Es la arena egipcia de mi infancia
el cielo sobre el rancho y el sonido metálico
del agua entre las piedras. Yo la miro, quieta como una esfinge
(sus rasgos, borrados por la lluvia,
el eco dulce de otras hermanas olvidadas,
la cicatriz de un golpe de acero o la certera caricia del tiempo):
es para mí todo lo que he llamado historia.
Este mismo instante, el pato que rasga la superficie del agua quieta,
la falsa columna griega.
Ruido
1
Deja la casa. Y es el silencio que sigue a su salida (atrás queda el ruido metálico
del cerrojo, la llave que casi puedo ver activando el mecanismo de pasadores y resortes) lo que me despierta.
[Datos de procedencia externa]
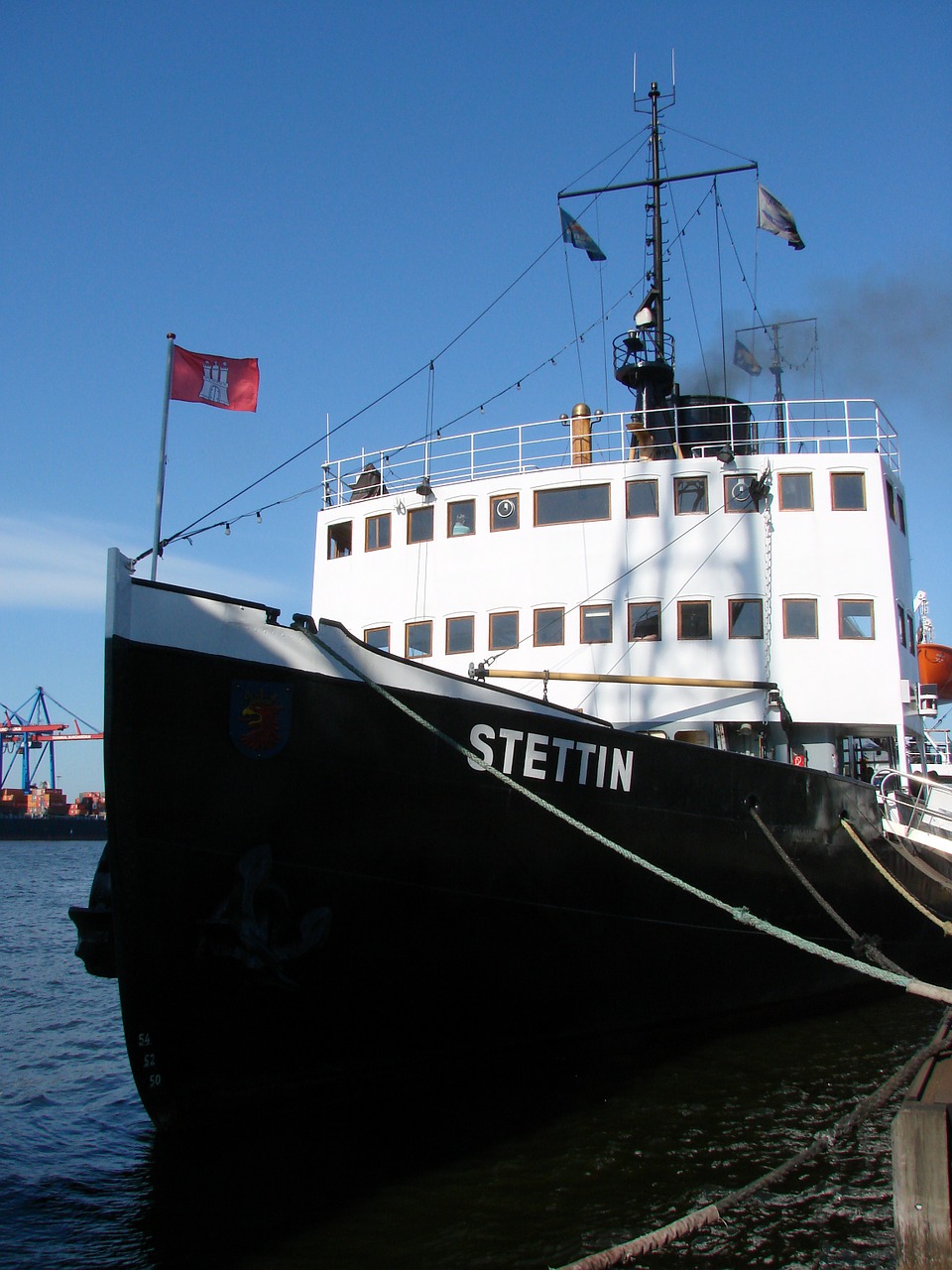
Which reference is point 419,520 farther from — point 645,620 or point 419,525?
point 645,620

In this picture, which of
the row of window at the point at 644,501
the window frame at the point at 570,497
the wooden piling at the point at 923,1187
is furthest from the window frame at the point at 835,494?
the wooden piling at the point at 923,1187

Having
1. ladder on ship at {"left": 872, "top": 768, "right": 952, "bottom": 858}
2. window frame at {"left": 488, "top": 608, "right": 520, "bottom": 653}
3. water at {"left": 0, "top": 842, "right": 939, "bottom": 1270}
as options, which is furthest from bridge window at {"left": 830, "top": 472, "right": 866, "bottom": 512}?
water at {"left": 0, "top": 842, "right": 939, "bottom": 1270}

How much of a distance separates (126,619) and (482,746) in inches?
124

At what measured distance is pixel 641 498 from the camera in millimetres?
13578

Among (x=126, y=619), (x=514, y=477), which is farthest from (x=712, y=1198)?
(x=514, y=477)

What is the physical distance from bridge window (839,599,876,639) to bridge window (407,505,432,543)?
17.9 feet

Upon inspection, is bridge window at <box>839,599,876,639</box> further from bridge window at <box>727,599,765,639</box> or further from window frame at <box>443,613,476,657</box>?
window frame at <box>443,613,476,657</box>

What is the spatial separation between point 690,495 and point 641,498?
642mm

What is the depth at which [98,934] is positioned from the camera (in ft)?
32.1

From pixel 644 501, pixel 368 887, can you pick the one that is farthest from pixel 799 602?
pixel 368 887

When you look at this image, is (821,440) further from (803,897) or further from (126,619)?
(126,619)

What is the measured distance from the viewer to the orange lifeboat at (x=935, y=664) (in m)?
18.6

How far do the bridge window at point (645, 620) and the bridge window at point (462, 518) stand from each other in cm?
244

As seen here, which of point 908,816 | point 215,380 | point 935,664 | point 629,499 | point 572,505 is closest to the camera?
point 215,380
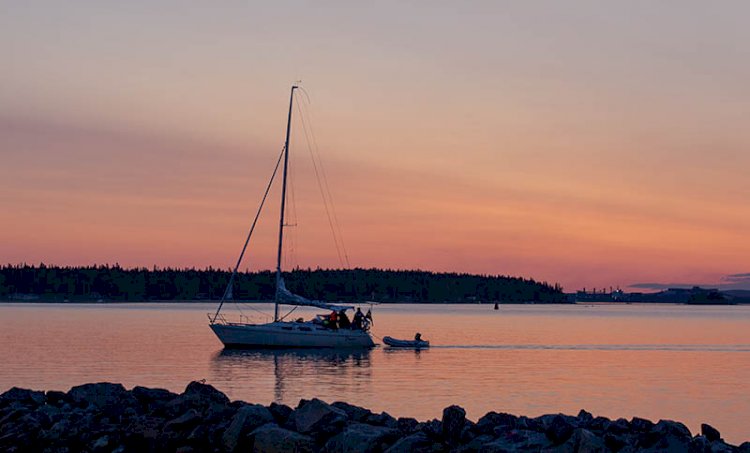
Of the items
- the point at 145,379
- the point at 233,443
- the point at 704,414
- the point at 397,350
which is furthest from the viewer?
the point at 397,350

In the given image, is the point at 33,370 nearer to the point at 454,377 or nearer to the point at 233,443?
the point at 454,377

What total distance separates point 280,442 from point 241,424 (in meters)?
1.20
El instante es de extraña satisfacción, como si hubiera concluído
una difícil tarea: él está ahora afuera, a su día,
y el nuestro empieza.
2
Grito de las golondrinas:
es el cielo el que tuerce el hierro con los ojos apretados
y la noche lleva con sus manos estos restos, el eco agudo que pasa las torres del teatro, el campanario, el baldío de plantas agitadas y esa marca de sombra tras la escalera.
Así la esperamos: como si fuera la ola suave que viene tras nosotros.
El hijo único
Teníamos que imaginarnos el resto: el largo camino desde donde la arena se convierte en agua hasta el palo con el que juega el perro
y esos dos puntos eran señales de un mundo que podíamos tocar,
que veíamos estirarse y llenábamos de nombres, sombras, el reflejo de una mano apoyada en el hombro,
la noche queriendo irrumpir en medio del día, buscando un resquicio
para entrar cubierta de niebla.
Era cuestión apenas de oler y ahí estaba el día puesto como una pista,
estirado frente a nosotros, a nuestro paso delicado entre las piedras.
Era un gesto y nada más, pero todo el resto lo poníamos nosotros:
había que decir las palabras lentamente, para no despertar sospecha; la lámpara extranjera
brillaba sobre la cuesta y quería indicar que habíamos llegado. Eso nos decíamos
—«llegamos»—, mientras las voces se perdían a lo lejos.
*
Porque cuando vuelvo al cuarto solo y está oscuro
el eco repite sin articular, recuerda: Soy el hijo único.
Los anteriores poemas fueron publicados entre 2019 y 2020 en el blog Cosas que hablan, que hicimos junto a Isabel Retamoso y Carolina Silva Rode. Acompaña la entrada una fotografía de un cuarzo rosa con dentritas de manganeso que forma parte de la colección de piedras de Roger Caillois.